■ **文書抜粋**:
本製剤は、センダイウイルスベクターを用いてHIVのgag蛋白(※2)遺伝子を抗原(※3)とするワクチン候補であり、わが国においてディナベック、国立感染症研究所および東京大学医科学研究所が製剤化に向けた共同研究を行ってきたものです。本臨床試験は、単独投与と他のワクチン(アデノウイルス35型をベクターに用いてHIVgagを抗原とする)との組合せ投与のそれぞれの効果を調べるために行われたもので、センダイウイルスベクターを初めて点鼻投与方式(※4)で評価したものです。
臨床試験の第I相試験は、ルワンダ・ケガリ市にある米国エモリー大学のHIV予防研究所において2013年4月に開始され、続いて、ロンドンのチェルシー・アンド・ウエストミンスター病院、ならびにケニア・ナイロビのケニアエイズワクチン推進構想(KAVI)でも実施されました。臨床試験は順調に推移し、低用量群および高用量群(※5)の計65名への投与が完了し、そこで得られた暫定的データの解析を進めてまいりました。
これまでの解析により、全ての投与群で投与した本製剤に由来する重篤な副作用が観察されなかったことが確認されています。また、本製剤の投与により抗原であるgag蛋白特異的なT細胞応答(※6)と抗体産生(※7)が、他のワクチンとの組み合わせの投与群で観察されたことが報告されました。すなわち他のワクチン候補と本製剤の組み合わせによってHIVのgag蛋白に対する免疫誘導が確認されたこととなります。来年度には詳細な解析結果を終え、その結果を踏まえて当社は本製剤の今後の開発・導出等の計画を検討してまいります。
※1.国際エイズワクチン推進構想(IAVI)
IAVIは、安全で有効なHIV予防ワクチンの開発促進とその普及を目指して活動している国際的な非営利・非政府組織です。1996年に設立されたIAVIは、現在24カ国で、国際的なパートナーのネットワークを通じてワクチン候補の研究開発を行っています。IAVIについての詳細は、URL:http://www.iavi.orgをご覧ください。
※2.gag蛋白
HIVのウイルス内部蛋白の一種で粒子形成に関わるものです。免疫誘導のための抗原としても使用されます。
※3.抗原
病原体などの構成物(蛋白など)であり、体内で異物として認識された場合に、病原体に対する免疫反応を引き起こす物質です。
※4.点鼻投与方式
針を使用せず鼻粘膜に噴射またはドロップすることによりワクチンを投与する方法です。
※5.低用量群および高用量群
臨床試験は、用量漸増試験として安全性を確認しました。低用量群および高用量群では、それぞれ2×10の7乗および2×10の8乗CIU(感染力価)のセンダイウイルスベクターを投与しました。
※6.T細胞応答
リンパ球の一種であるT細胞が、免疫応答を促進あるいは抑制したり、病原体等に感染した細胞を直接殺したりする反応のことです。
※7.抗体産生
異物である抗原に特異的に結合する抗体が産生され、病原体等の異物を体内から排除することです。
2.ディナベックの概要
(1)商号:ディナベック株式会社
(2)主な事業内容:遺伝子医薬品、細胞・再生医療、バイオ製品の研究開発と販売等
(3)設立年月日:平成15年9月5日
(4)本店所在地:茨城県つくば市大久保6番
(5)代表者:代表取締役会長 森 豊隆
3.業績に与える影響
本結果による当期の業績予想に変更はありませんが、変更が生じる場合は、速やかにお知らせいたします。

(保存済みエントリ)

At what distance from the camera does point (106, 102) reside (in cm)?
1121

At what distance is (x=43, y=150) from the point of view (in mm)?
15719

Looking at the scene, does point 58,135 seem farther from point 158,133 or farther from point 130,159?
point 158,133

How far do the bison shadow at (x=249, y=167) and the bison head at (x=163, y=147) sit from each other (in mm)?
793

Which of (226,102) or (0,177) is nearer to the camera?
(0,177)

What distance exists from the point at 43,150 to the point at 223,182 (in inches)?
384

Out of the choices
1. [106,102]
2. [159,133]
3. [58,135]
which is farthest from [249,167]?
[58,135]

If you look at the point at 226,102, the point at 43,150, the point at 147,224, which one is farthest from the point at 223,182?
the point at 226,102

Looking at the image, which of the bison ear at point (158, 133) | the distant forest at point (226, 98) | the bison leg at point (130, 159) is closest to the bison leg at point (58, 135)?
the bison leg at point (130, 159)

■ **課題項目 1**:
文書抜粋によると、臨床試験の第I相試験はいつ、どこで開始されましたか。
■ **課題項目 2**:
文書抜粋のうち、「本製剤は、センダイウイルスベ」から「の計画を検討してまいります。」までの部分を一字一句違えずに返してください。

■ **演習結果 1**:
2013年4月に、ルワンダ・ケガリ市にある米国エモリー大学のHIV予防研究所で開始されました。

■ **演習結果 2**:
本製剤は、センダイウイルスベクターを用いてHIVのgag蛋白(※2)遺伝子を抗原(※3)とするワクチン候補であり、わが国においてディナベック、国立感染症研究所および東京大学医科学研究所が製剤化に向けた共同研究を行ってきたものです。本臨床試験は、単独投与と他のワクチン(アデノウイルス35型をベクターに用いてHIVgagを抗原とする)との組合せ投与のそれぞれの効果を調べるために行われたもので、センダイウイルスベクターを初めて点鼻投与方式(※4)で評価したものです。
臨床試験の第I相試験は、ルワンダ・ケガリ市にある米国エモリー大学のHIV予防研究所において2013年4月に開始され、続いて、ロンドンのチェルシー・アンド・ウエストミンスター病院、ならびにケニア・ナイロビのケニアエイズワクチン推進構想(KAVI)でも実施されました。臨床試験は順調に推移し、低用量群および高用量群(※5)の計65名への投与が完了し、そこで得られた暫定的データの解析を進めてまいりました。
これまでの解析により、全ての投与群で投与した本製剤に由来する重篤な副作用が観察されなかったことが確認されています。また、本製剤の投与により抗原であるgag蛋白特異的なT細胞応答(※6)と抗体産生(※7)が、他のワクチンとの組み合わせの投与群で観察されたことが報告されました。すなわち他のワクチン候補と本製剤の組み合わせによってHIVのgag蛋白に対する免疫誘導が確認されたこととなります。来年度には詳細な解析結果を終え、その結果を踏まえて当社は本製剤の今後の開発・導出等の計画を検討してまいります。